» **Records for the task**
*-*-*
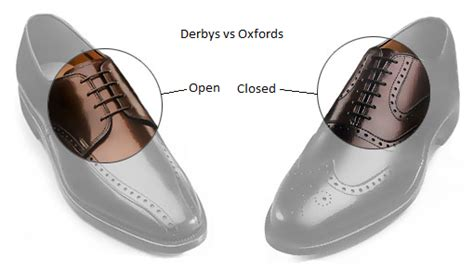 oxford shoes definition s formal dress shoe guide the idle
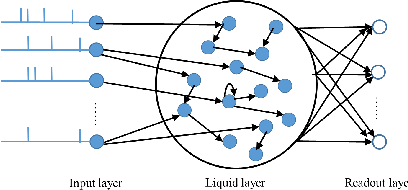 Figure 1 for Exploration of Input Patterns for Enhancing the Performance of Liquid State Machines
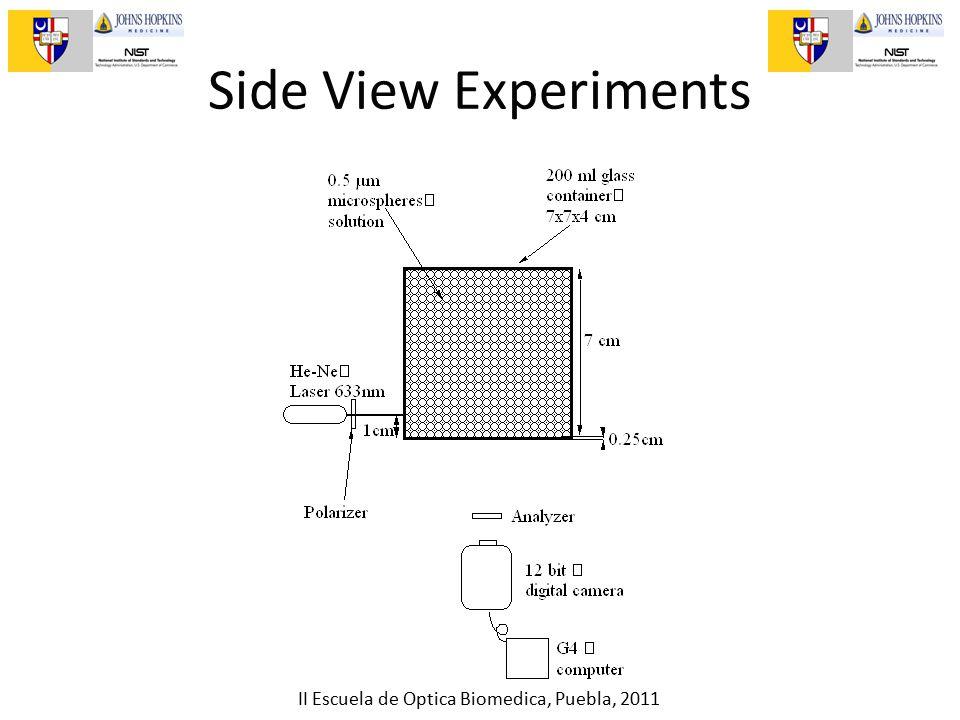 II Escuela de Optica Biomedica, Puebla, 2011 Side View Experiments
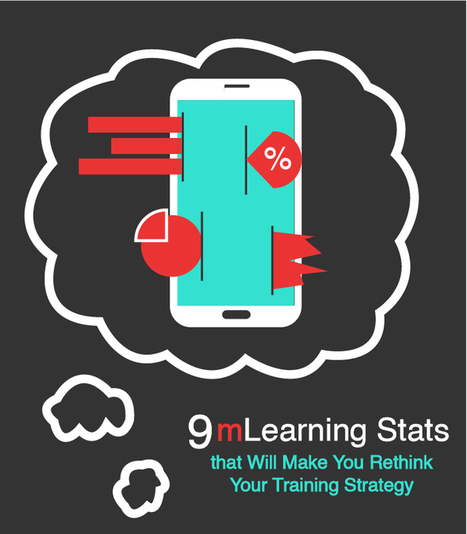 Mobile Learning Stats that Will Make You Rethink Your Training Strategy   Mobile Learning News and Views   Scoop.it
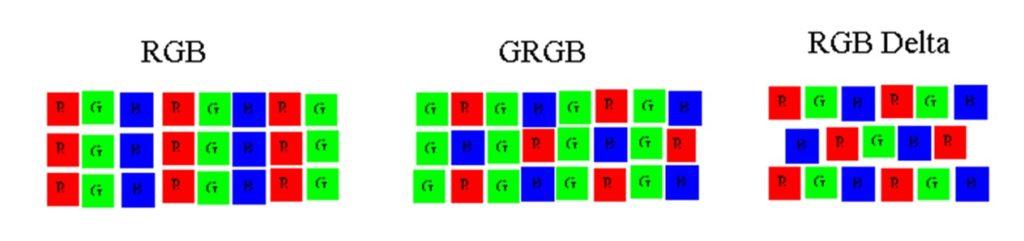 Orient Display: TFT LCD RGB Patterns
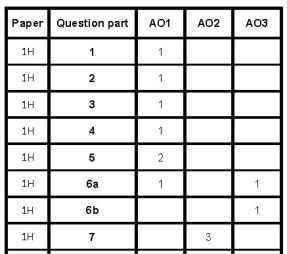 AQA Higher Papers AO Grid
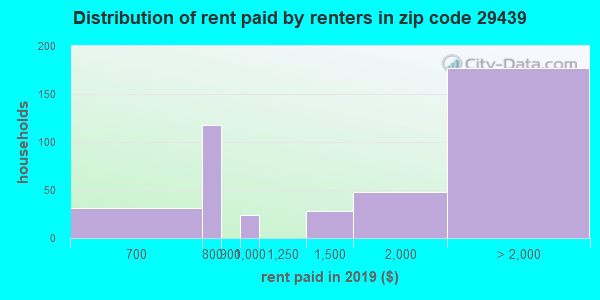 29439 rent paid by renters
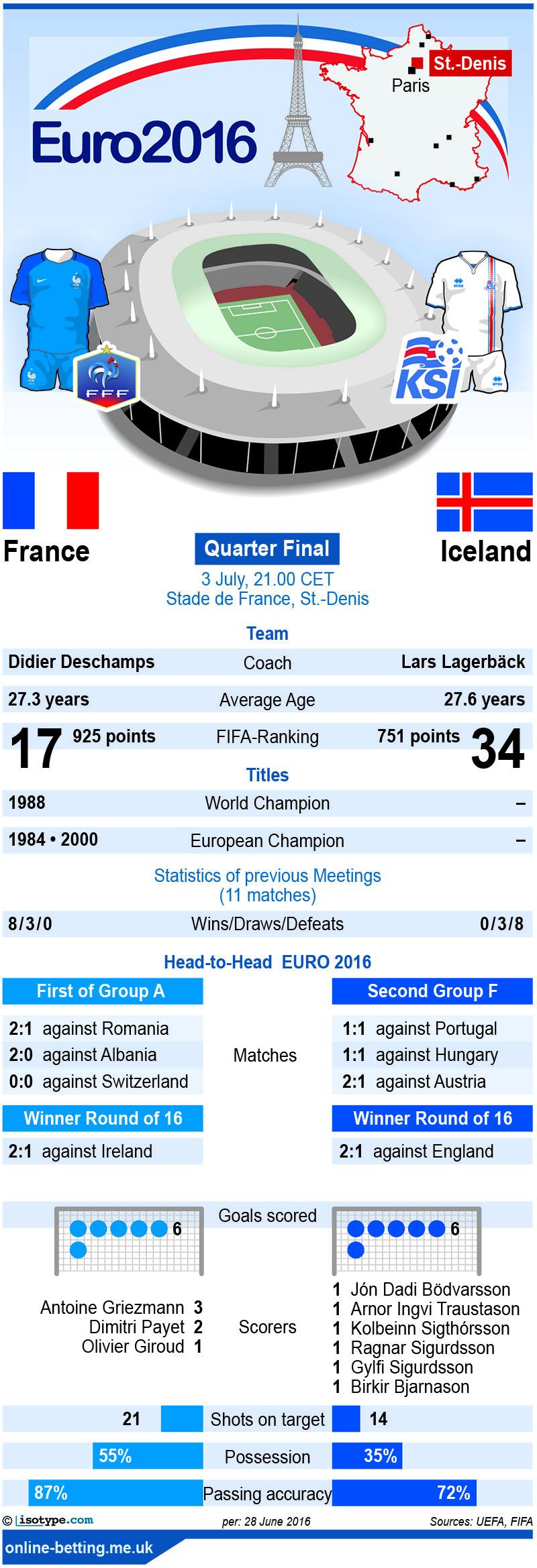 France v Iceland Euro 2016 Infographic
*-*-*
» **Task**
Copy out the whole listing word for word, except for any picture it includes.

» **Your solution**
 oxford shoes definition s formal dress shoe guide the idle
 Figure 1 for Exploration of Input Patterns for Enhancing the Performance of Liquid State Machines
 II Escuela de Optica Biomedica, Puebla, 2011 Side View Experiments
 Mobile Learning Stats that Will Make You Rethink Your Training Strategy   Mobile Learning News and Views   Scoop.it
 Orient Display: TFT LCD RGB Patterns
 AQA Higher Papers AO Grid
 29439 rent paid by renters
 France v Iceland Euro 2016 Infographic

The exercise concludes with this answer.